El evangelio de Juan nos presenta la vocación de los primeros discípulos de Jesús como un misterio de miradas. Juan el Bautista ve al Espíritu Santo descender sobre Jesús y lo señala a sus discípulos, quienes al verle dejan al primer maestro para seguir al definitivo. Este, a su vez, les ve a ellos y les invita a ir a ver dónde vive. Se quedan con él esa noche y sus miradas son iluminadas de tal manera que cautivan a otros más a contemplar al esperado de todos.
Así nació la Iglesia como la comunión de las miradas de los discípulos entre sí y hacia Jesús, todos bajo la mirada de Dios. Ellos no habían percibido todo el misterio de Cristo en su primer encuentro, pero esta sí fue determinante para que se dispusieran a escucharle y seguirle.
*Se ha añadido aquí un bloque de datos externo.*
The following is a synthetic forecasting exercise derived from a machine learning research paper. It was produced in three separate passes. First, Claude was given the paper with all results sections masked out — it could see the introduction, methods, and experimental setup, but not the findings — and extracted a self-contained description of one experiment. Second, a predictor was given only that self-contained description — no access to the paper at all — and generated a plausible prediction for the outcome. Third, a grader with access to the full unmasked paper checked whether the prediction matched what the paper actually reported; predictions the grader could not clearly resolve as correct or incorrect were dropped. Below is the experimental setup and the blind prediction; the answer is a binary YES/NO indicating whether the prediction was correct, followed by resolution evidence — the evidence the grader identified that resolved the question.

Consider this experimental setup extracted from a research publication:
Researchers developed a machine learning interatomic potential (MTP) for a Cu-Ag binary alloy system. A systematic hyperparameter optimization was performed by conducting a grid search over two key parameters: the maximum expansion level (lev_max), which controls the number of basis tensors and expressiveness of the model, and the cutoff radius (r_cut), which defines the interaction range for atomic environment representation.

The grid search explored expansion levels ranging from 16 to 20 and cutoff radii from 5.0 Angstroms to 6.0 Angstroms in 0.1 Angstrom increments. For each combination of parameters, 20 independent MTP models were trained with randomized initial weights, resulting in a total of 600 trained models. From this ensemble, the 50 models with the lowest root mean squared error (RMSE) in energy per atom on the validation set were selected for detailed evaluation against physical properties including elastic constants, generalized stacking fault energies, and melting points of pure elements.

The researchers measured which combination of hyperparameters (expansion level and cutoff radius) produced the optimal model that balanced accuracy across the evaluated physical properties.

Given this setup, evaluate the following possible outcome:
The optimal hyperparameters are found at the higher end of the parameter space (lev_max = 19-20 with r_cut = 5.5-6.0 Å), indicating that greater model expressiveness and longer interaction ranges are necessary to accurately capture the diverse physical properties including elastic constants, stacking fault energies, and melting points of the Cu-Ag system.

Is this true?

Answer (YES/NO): NO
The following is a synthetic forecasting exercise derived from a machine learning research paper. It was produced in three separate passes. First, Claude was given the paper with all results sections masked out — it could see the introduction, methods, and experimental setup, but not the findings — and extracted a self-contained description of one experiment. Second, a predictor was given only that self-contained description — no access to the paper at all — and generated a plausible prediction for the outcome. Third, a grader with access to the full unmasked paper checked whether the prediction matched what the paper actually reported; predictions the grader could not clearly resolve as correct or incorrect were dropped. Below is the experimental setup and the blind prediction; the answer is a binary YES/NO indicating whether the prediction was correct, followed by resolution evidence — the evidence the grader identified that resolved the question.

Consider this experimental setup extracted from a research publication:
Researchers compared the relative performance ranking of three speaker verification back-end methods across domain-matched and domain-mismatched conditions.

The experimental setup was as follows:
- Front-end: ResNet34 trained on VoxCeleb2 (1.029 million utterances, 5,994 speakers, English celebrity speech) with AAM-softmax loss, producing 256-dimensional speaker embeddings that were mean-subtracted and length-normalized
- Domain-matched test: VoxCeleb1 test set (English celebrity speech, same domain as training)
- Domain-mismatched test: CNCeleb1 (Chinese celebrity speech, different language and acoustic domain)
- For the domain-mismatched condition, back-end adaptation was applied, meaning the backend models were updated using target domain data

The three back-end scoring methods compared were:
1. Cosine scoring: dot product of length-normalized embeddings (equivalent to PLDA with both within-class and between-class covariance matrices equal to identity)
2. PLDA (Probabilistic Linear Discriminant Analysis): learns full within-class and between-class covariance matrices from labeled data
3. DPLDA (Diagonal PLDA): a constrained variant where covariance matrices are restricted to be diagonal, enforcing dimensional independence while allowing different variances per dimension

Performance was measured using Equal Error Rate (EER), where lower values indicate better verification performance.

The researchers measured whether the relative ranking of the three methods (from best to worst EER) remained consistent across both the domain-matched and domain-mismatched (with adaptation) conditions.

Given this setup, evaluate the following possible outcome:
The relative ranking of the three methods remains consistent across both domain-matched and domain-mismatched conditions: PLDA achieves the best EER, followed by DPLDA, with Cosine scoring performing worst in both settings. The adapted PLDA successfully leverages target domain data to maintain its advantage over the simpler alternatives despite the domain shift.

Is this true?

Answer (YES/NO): NO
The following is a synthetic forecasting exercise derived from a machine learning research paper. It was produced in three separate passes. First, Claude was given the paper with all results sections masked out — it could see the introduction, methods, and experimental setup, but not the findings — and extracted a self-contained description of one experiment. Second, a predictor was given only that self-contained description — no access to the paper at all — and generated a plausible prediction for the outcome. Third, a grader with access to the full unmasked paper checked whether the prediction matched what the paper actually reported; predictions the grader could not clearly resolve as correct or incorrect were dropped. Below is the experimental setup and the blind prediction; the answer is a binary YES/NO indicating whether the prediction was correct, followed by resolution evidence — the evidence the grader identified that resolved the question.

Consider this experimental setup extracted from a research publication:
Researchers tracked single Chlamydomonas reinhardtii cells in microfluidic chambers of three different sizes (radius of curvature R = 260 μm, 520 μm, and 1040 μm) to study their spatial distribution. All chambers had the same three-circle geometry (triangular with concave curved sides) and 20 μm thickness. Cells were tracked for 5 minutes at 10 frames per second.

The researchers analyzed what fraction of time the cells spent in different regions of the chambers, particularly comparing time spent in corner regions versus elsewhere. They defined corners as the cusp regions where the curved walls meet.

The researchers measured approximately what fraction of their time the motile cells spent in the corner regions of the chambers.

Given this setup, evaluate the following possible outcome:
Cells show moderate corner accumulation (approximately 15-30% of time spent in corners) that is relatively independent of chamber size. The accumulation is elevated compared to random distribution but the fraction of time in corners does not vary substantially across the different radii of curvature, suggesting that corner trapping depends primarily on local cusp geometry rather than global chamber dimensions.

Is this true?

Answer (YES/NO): NO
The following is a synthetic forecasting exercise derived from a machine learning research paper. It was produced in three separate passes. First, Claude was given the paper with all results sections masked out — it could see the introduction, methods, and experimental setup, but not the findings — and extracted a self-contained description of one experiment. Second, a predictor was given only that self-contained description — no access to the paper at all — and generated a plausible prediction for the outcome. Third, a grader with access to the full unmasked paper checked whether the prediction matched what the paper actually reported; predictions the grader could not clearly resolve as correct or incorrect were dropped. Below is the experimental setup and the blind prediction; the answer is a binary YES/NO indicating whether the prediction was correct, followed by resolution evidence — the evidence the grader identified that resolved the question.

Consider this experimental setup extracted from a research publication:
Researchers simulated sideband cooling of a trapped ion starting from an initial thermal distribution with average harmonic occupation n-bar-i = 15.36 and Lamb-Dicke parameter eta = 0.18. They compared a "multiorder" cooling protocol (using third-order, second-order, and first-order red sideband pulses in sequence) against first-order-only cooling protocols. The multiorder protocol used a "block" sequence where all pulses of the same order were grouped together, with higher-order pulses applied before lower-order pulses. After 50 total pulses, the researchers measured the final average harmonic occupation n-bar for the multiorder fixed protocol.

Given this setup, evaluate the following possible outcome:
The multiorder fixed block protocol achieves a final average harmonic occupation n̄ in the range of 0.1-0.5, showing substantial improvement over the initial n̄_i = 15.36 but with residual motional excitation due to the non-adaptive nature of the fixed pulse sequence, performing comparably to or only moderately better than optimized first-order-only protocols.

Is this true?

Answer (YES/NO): NO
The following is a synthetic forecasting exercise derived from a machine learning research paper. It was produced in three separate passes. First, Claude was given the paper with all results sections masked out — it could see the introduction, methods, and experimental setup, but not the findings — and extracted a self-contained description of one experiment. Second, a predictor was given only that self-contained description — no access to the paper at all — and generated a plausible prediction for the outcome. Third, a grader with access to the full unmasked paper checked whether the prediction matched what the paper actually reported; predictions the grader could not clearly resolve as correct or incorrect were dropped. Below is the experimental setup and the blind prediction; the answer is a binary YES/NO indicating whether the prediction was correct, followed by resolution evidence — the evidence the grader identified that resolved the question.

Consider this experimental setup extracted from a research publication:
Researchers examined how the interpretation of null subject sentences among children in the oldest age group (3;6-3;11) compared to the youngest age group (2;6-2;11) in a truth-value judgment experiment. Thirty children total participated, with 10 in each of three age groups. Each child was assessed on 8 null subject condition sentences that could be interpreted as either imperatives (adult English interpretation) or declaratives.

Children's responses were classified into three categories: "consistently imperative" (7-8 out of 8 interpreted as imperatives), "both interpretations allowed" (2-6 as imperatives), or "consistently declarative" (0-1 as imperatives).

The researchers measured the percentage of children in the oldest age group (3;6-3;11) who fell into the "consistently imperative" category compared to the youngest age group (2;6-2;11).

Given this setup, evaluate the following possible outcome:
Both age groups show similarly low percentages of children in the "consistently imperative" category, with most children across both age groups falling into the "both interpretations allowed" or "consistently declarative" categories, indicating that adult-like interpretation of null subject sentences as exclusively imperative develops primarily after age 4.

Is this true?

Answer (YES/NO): NO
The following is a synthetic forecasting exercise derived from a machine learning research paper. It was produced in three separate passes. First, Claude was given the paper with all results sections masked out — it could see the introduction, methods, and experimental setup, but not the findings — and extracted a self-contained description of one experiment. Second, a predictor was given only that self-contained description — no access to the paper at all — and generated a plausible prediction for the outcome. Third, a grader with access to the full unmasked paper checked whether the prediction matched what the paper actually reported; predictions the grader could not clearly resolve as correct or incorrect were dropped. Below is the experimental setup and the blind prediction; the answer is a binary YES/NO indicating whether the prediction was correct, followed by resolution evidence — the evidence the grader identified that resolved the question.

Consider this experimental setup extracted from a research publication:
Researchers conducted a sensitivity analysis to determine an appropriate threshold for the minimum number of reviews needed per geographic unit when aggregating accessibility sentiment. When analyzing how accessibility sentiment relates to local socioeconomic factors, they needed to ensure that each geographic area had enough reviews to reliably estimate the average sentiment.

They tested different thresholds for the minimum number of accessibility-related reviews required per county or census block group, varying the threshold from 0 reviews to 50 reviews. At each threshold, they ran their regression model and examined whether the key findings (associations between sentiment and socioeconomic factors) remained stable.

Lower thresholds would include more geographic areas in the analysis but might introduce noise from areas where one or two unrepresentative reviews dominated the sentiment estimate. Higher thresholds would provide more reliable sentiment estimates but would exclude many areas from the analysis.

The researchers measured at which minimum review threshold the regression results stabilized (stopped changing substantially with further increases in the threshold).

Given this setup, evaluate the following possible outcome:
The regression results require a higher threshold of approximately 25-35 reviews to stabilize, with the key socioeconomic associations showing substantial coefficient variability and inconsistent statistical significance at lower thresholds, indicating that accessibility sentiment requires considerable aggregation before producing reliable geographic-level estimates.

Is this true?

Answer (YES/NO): NO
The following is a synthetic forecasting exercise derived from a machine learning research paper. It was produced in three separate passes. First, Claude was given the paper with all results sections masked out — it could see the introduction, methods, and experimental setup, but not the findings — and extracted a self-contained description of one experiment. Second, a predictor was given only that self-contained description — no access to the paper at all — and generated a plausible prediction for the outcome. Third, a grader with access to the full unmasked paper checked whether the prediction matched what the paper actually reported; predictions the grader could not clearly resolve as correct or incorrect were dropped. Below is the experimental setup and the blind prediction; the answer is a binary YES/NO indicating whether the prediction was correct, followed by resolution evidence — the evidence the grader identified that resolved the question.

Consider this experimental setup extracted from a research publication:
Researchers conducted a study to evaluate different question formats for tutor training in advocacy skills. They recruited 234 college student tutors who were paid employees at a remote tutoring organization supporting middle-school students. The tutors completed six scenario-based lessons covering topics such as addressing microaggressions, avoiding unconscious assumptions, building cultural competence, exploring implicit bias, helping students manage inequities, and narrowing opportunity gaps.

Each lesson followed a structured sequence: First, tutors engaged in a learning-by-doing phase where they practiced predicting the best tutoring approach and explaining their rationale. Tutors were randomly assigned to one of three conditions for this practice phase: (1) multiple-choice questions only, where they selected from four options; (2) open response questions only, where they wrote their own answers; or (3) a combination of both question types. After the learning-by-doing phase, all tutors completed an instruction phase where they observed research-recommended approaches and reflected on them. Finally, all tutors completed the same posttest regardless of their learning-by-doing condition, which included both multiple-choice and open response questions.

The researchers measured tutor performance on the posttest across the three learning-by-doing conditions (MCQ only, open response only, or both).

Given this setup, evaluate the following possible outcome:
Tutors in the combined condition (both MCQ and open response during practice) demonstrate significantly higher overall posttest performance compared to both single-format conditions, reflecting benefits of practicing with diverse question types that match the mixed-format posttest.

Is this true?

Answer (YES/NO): NO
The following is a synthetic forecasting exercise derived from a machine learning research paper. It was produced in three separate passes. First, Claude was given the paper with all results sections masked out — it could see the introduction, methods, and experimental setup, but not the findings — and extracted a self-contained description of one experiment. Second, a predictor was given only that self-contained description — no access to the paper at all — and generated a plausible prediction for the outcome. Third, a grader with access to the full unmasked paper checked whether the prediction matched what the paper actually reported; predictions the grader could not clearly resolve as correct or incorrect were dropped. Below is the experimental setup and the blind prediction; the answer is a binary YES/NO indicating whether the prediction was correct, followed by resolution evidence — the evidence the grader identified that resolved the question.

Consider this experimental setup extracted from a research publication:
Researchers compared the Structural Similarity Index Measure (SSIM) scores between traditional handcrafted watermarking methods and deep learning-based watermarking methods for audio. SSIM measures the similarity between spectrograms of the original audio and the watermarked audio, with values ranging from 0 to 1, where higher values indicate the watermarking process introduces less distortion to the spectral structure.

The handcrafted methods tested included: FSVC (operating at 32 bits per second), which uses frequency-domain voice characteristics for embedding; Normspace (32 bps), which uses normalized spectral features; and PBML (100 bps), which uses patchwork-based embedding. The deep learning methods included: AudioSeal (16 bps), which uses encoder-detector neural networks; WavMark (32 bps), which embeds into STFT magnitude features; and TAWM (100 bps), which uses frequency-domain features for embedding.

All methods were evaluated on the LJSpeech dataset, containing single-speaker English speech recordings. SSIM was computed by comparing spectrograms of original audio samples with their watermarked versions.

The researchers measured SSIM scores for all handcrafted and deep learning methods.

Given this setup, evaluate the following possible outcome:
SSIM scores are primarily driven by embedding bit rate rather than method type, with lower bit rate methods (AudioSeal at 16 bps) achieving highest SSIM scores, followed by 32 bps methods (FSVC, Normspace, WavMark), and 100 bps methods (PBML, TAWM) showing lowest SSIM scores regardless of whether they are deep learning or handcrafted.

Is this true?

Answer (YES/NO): NO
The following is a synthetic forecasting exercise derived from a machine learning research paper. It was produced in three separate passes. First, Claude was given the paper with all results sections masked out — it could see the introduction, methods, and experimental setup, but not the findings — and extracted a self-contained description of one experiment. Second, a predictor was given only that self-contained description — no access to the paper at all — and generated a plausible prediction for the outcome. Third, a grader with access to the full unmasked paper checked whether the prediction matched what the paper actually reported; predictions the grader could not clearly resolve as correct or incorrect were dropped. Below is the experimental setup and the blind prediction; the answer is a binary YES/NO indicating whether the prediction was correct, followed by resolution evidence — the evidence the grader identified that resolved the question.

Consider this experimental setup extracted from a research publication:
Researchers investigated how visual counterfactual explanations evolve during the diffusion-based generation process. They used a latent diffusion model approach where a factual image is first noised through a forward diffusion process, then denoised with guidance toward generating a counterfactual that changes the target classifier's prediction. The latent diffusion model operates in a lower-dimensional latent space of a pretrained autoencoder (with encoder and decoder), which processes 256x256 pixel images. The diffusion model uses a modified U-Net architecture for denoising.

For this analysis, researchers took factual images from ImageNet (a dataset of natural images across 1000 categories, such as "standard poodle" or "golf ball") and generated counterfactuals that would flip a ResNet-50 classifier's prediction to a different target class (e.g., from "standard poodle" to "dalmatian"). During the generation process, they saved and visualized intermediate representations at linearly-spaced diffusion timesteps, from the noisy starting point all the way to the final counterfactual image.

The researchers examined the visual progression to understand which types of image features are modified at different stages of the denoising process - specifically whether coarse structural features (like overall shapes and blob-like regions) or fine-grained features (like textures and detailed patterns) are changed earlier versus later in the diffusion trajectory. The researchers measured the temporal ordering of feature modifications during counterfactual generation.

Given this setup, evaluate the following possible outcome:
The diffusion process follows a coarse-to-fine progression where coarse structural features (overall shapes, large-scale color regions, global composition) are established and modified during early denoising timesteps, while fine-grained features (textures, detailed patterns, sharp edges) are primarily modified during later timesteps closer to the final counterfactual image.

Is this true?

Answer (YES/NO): YES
Mi vida tampoco cambió inmediatamente con aquella mirada de Juan Pablo II, pero esta sí fue crucial para hacerme entender que hasta entonces mi mirada se perdía detrás de tantas cosas que poco me revelaban. Por eso Dios me puso ante un hombre que con solo mirarme me revelaba su verdad. Ciertamente, cuando él me vio "yo no vi a Dios"; pero su mirada sí me mostró otra mayor, que misteriosamente se dirigía a mí y me decía como a sus primeros discípulos: "Ven y verás".
El gran acierto de Wotjtyla. La investigación es que nos descubre la clave de la atracción que suscitaba la mirada de Juan Pablo II: su unión con la cruz de Cristo. Esta le acompañó desde los primeros días de su vida, al ser ofrecido por sus padres a la Virgen del Calvario, hasta su última y más elocuente predicación aquella mañana de 2005 cuando ya no pudo pronunciar palabra ante la plaza de San Pedro, pero volvió a dejar al mundo atónito ante el misterio del sufrimiento asumido y trascendido por el amor divino. El secreto del hombre que atravesó el siglo XX con la implosión de todos sus sinsentidos y abrió a la humanidad las puertas del nuevo milenio cristiano, fue que él mismo estuvo atravesado por el amor a la cruz del Señor del tiempo y la eternidad.
El día de 1996 en que Juan Pablo II me miró en Caracas me convertí en uno de esos jóvenes a quienes él invitó a no tener miedo de mirar y seguir a Cristo crucificado. Pocos años después también yo pude encontrarme personalmente con el misterio de la cruz a través de distintas circunstancias de las que Dios se valió para llamarme al sacerdocio. En este camino, unos versos del joven Wojtyla, cuyas poesías leí con avidez y asombro, fueron decisivos para mí:
El Amor me lo ha aclarado todo,
el Amor me lo ha solucionado todo,
por eso glorifico al amor
en cualquier lugar en que se manifieste.
Juan Pablo II me mostró que el quicio de ese Amor era la cruz de Cristo como respuesta a mis propios dolores, los de mi patria y los de la humanidad entera. Allí también se nos revela la gloria de Dios como supremo bien y belleza, vida y libertad. Como cristiano y sacerdote quiero que la santidad de este hombre siga desafiando a muchos más a encontrar esta misma respuesta. Por eso animé a José María Zavala a producir una película que mucho provoca y revela acerca del tesoro escondido de uno que ha enseñado al mundo de hoy a mirar siempre más allá de todo sufrimiento y adversidad.
Christian Díaz Yepes es sacerdote en Torrelodones (Madrid).